Disease Information

Brain Tumor: Brain Stem Glioma


The brain stem consists of the midbrain, pons and medulla located deep in the posterior part of the brain. Tumors that arise along these structures are called brain stem gliomas. Most brain stem gliomas occur in the pons ("pontine gliomas"). The pontine tumors have a poorer prognosis than the less common midbrain and medullary gliomas.


Brain stem tumors account for 10 percent of pediatric brain tumors. The peak incidence is between ages 5 and 10.

Clinical Features and Symptoms

Pontine brain stem tumors affect the cranial nerves, causing symptoms related to the nerves that supply the muscles of the eye and face, and muscles involved in swallowing. These symptoms include double vision, inability to close the eyelids completely, dropping one side of the face, and difficulty chewing and swallowing. The tumor also affects the "long tracks" of the brain, with resultant weakness of the arms or legs and difficulty with speech and walking. Symptoms usually worsen rapidly because the tumor is rapidly growing.

Tumors arising in the midbrain usually affect only the nerves supplying the eye muscles. They also block the flow of cerebrospinal fluid in the brain, causing increased pressure with headaches and vomiting. Tumors involving the medulla usually cause swallowing problems and weakness of the arms and legs.

Survival Rates

Pontine Gliomas - The patients' symptoms often improve dramatically during or after six weeks of irradiation. Unfortunately, problems usually recur after six to nine months, and progress rapidly. Survival past 12 to 14 months is uncommon, and new approaches to treating these tumors are urgently needed.
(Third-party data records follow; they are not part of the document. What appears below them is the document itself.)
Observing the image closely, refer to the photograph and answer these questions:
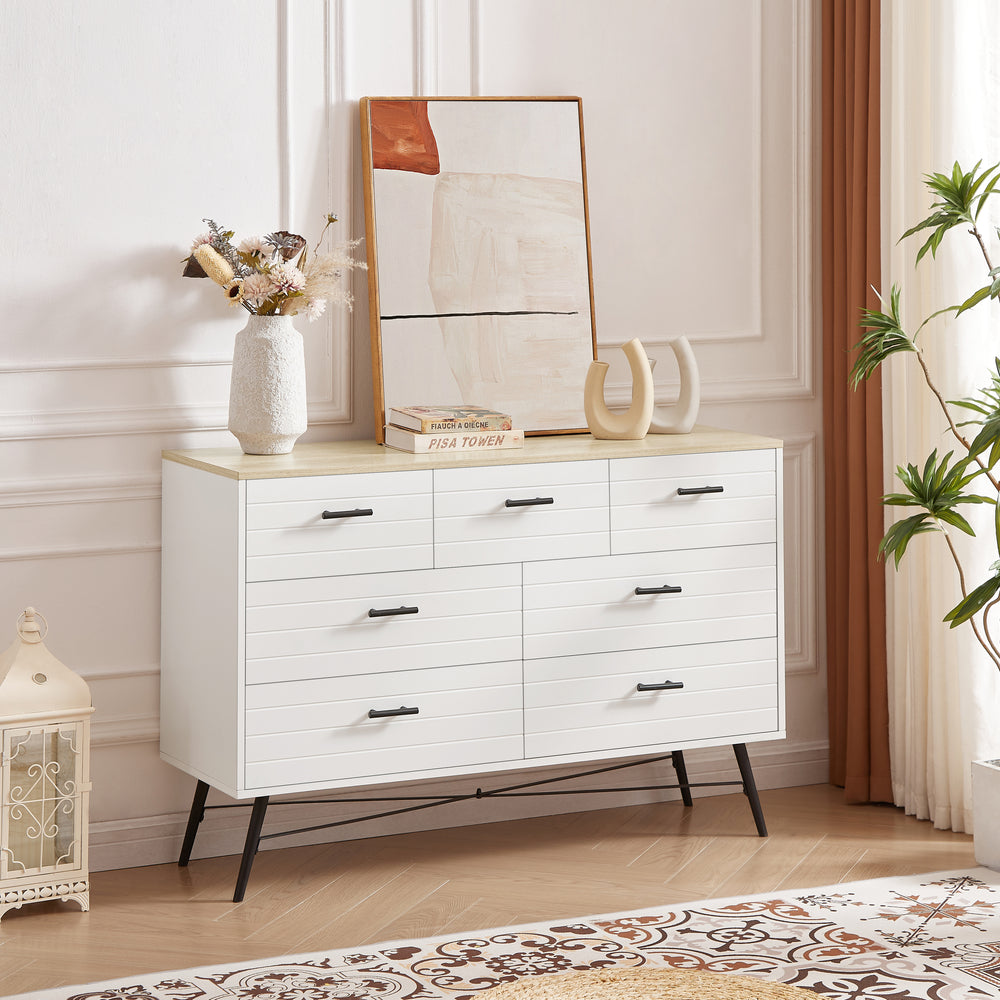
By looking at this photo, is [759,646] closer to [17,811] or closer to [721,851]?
[721,851]

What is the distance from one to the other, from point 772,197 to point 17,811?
99.5 inches

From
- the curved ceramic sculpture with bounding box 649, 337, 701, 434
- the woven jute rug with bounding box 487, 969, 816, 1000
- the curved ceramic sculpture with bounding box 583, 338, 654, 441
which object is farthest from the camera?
the curved ceramic sculpture with bounding box 649, 337, 701, 434

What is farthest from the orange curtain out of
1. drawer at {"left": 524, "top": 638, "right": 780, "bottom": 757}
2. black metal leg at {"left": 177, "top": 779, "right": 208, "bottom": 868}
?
black metal leg at {"left": 177, "top": 779, "right": 208, "bottom": 868}

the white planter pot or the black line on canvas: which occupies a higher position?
the black line on canvas

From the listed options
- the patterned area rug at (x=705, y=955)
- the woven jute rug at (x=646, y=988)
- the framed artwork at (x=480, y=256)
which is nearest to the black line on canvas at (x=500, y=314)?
the framed artwork at (x=480, y=256)

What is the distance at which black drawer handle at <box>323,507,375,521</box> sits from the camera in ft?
10.9

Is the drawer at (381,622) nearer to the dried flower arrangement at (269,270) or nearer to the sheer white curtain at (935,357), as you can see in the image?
the dried flower arrangement at (269,270)

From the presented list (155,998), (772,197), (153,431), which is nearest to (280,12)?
(153,431)

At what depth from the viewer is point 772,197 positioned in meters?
4.22

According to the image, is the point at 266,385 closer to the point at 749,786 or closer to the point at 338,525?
the point at 338,525

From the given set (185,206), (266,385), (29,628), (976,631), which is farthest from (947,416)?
(29,628)

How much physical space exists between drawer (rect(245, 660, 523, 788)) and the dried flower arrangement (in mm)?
861

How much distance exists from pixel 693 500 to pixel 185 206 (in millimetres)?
1397

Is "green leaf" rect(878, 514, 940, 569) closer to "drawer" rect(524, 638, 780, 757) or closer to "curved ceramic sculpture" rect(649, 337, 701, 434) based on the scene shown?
"drawer" rect(524, 638, 780, 757)
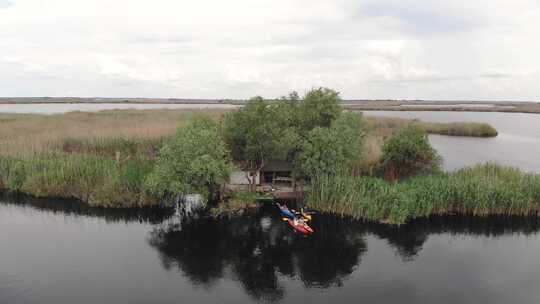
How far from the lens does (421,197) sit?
3416 centimetres

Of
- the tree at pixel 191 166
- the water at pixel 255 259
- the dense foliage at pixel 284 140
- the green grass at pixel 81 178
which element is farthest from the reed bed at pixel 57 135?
the water at pixel 255 259

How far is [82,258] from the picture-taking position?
87.6 ft

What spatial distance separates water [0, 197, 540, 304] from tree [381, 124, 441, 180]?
8558mm

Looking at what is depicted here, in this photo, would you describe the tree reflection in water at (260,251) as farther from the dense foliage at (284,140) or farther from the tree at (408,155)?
the tree at (408,155)

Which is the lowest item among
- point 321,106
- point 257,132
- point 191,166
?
point 191,166

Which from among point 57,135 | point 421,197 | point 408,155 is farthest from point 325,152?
point 57,135

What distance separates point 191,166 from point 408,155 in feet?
80.3

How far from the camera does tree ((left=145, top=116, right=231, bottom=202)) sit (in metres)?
31.5

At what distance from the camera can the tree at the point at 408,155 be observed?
131 feet

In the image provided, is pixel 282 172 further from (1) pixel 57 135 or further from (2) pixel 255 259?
(1) pixel 57 135

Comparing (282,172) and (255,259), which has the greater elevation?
(282,172)

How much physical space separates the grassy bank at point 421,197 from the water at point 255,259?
1.14m

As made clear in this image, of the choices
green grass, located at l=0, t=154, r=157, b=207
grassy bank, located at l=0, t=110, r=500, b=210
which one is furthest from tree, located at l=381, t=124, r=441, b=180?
green grass, located at l=0, t=154, r=157, b=207

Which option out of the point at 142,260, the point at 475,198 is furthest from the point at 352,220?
the point at 142,260
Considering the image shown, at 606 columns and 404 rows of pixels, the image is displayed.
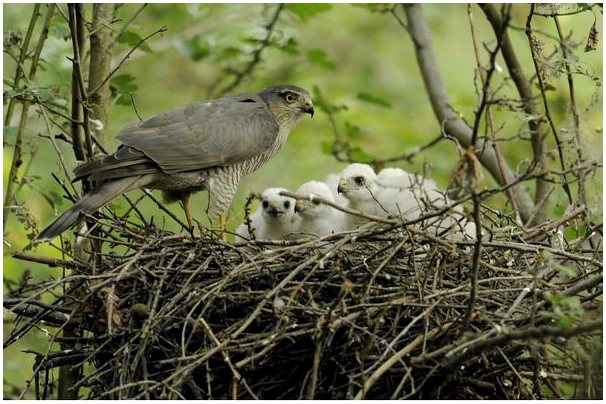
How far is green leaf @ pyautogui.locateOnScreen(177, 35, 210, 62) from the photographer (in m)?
8.94

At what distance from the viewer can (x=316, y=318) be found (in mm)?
4754

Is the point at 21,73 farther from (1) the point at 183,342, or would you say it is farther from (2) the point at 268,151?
(1) the point at 183,342

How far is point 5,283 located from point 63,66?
1529 mm

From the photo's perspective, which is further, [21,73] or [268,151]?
[268,151]

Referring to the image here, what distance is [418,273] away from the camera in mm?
4938

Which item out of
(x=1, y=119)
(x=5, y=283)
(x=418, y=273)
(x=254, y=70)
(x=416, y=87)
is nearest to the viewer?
(x=418, y=273)

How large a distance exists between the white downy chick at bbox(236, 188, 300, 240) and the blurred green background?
0.41 m

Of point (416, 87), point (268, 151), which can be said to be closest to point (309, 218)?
point (268, 151)

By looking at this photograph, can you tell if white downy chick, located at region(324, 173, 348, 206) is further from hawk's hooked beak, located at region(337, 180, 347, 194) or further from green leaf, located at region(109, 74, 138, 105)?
green leaf, located at region(109, 74, 138, 105)

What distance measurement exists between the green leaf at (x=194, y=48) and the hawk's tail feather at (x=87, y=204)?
10.5 feet

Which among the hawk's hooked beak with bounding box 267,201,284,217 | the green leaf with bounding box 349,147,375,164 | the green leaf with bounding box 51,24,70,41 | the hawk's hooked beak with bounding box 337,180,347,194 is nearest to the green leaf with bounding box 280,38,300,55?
the green leaf with bounding box 349,147,375,164

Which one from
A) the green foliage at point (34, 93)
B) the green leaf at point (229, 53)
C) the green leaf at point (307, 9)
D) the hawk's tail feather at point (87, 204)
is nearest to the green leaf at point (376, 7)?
the green leaf at point (307, 9)

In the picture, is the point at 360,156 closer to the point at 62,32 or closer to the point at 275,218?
the point at 275,218

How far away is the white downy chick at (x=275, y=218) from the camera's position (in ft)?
22.0
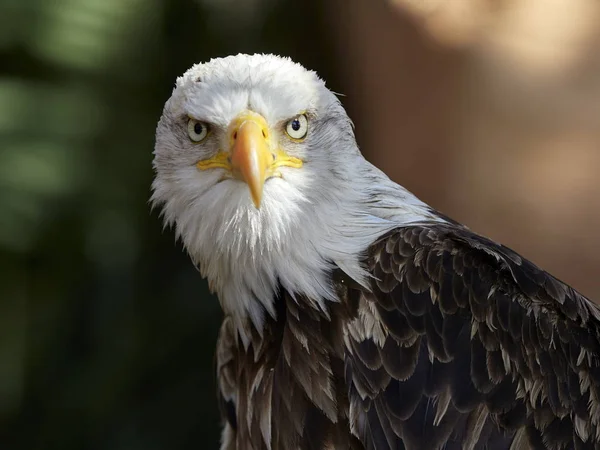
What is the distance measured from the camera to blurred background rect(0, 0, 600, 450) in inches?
150

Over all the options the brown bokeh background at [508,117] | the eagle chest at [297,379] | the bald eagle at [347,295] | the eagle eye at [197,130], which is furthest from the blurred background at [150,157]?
the eagle chest at [297,379]

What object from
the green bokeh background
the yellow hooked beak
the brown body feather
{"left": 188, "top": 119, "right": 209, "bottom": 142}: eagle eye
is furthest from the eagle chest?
the green bokeh background

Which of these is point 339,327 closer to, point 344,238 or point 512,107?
point 344,238

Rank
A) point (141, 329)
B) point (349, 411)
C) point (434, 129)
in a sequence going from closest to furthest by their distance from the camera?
point (349, 411) → point (434, 129) → point (141, 329)

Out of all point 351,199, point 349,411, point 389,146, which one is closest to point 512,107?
point 389,146

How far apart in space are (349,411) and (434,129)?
2185 mm

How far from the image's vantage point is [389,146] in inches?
165

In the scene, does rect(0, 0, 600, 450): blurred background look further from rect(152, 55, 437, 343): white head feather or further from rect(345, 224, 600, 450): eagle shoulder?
rect(345, 224, 600, 450): eagle shoulder

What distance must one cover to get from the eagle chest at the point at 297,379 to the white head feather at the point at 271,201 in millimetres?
45

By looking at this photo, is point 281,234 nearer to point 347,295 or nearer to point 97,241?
point 347,295

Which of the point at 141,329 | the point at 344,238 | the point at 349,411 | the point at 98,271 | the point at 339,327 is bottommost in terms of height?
the point at 141,329

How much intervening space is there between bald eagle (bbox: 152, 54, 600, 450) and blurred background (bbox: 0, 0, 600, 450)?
1672 millimetres

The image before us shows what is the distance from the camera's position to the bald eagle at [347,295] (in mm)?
2066

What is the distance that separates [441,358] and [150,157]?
2.60 metres
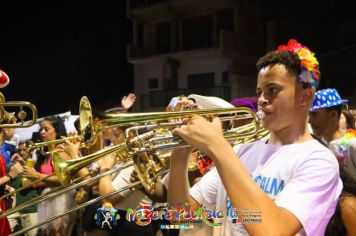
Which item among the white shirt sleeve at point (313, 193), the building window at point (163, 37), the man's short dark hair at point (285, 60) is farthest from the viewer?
the building window at point (163, 37)

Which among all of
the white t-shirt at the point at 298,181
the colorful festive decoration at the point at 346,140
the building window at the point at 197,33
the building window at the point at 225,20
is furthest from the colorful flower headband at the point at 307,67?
the building window at the point at 197,33

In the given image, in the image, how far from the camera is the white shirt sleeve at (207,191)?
2.46 m

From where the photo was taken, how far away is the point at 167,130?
8.11 ft

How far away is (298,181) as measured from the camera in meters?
1.91

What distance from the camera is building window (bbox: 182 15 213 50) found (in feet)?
71.8

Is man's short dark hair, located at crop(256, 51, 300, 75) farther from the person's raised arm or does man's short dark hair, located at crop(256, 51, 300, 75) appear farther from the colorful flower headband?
the person's raised arm

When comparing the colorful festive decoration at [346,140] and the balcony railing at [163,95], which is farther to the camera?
the balcony railing at [163,95]

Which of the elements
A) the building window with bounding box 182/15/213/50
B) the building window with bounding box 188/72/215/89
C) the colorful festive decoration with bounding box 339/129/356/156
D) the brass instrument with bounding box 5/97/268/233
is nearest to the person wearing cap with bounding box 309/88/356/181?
the colorful festive decoration with bounding box 339/129/356/156

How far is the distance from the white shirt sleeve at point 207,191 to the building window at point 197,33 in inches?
774

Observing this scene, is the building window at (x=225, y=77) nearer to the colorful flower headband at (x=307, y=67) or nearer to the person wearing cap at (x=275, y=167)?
the person wearing cap at (x=275, y=167)

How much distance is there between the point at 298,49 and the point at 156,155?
3.10 ft

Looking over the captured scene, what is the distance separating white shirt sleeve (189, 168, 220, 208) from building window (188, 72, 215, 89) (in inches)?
727

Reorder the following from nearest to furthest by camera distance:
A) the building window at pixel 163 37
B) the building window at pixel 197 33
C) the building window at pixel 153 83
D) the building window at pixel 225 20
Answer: the building window at pixel 225 20
the building window at pixel 197 33
the building window at pixel 163 37
the building window at pixel 153 83

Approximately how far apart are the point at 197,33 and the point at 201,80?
261cm
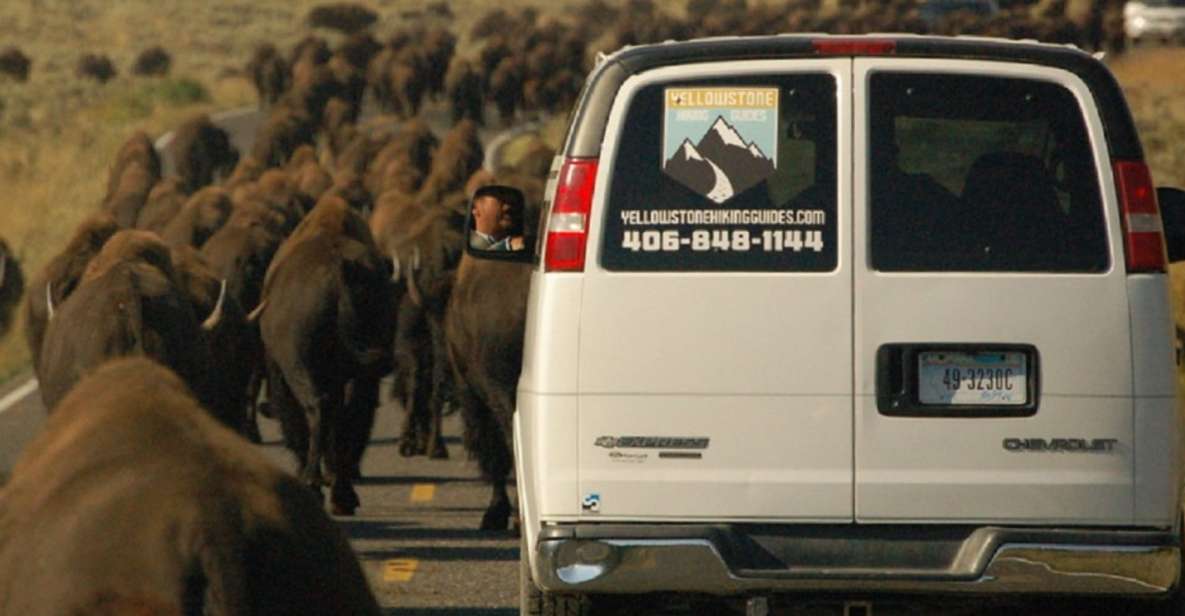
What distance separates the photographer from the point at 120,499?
4656 millimetres

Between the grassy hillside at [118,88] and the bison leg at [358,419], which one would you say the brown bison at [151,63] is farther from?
the bison leg at [358,419]

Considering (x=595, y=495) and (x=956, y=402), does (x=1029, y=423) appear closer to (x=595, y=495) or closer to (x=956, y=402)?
(x=956, y=402)

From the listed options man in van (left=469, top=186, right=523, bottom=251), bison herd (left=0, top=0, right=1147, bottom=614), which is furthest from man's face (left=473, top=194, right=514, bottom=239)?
man in van (left=469, top=186, right=523, bottom=251)

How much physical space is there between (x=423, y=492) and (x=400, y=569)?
3113 millimetres

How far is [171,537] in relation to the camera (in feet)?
14.9

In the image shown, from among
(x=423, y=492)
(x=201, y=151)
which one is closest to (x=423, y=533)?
(x=423, y=492)

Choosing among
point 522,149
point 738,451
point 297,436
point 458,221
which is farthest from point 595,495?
point 522,149

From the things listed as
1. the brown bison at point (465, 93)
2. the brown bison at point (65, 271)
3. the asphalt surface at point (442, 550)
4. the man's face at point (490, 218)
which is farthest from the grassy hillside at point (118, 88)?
the man's face at point (490, 218)

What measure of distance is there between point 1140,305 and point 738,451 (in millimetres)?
1147

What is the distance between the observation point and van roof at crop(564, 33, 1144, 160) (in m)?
7.35

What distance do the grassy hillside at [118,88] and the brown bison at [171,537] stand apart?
16.6m

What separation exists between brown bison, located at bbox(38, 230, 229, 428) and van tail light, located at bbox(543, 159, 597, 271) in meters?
2.90

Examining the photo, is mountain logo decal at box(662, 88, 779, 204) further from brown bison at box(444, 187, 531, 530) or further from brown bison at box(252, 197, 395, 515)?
brown bison at box(252, 197, 395, 515)

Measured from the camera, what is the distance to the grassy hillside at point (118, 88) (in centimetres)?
3869
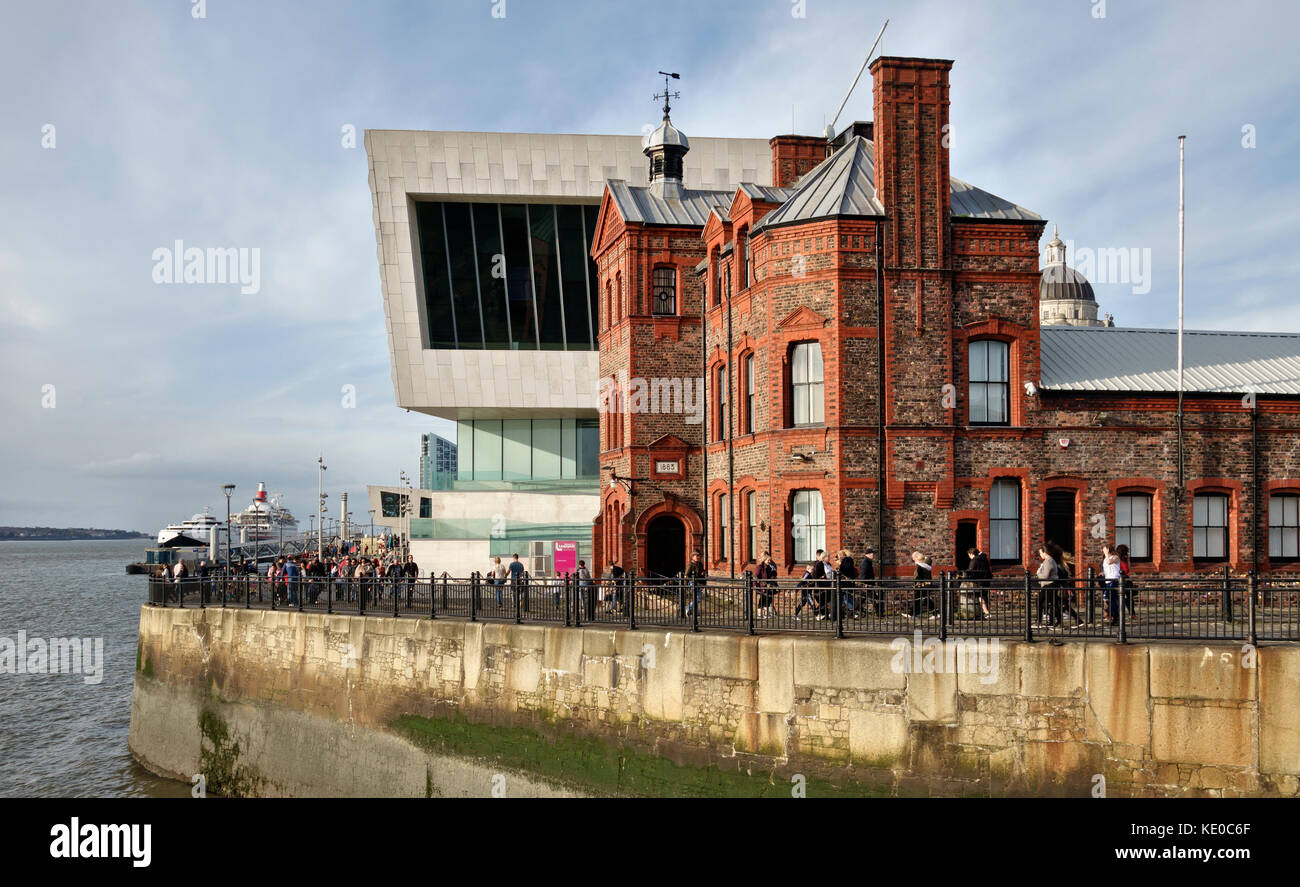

Midbrain/Medullary Gliomas - With the use of radiation therapy, these patients often do well. Long-term survival ranges from 65 to 90 percent for brain stem tumors that arise from the midbrain or medulla.

Treatment Strategies

Surgery is not generally possible because these tumors (especially pontine gliomas) are widely spread within the brain stem and can not be removed. Surgery may be possible in the few patients where the tumor is very localized.

Radiation therapy has been the main treatment approach

Current Research

To improve the outcome of pontine gliomas, researchers are studying drugs that may enhance the effect of radiation therapy. For midbrain and medullary tumors, the new radiation techniques allow more localized therapy.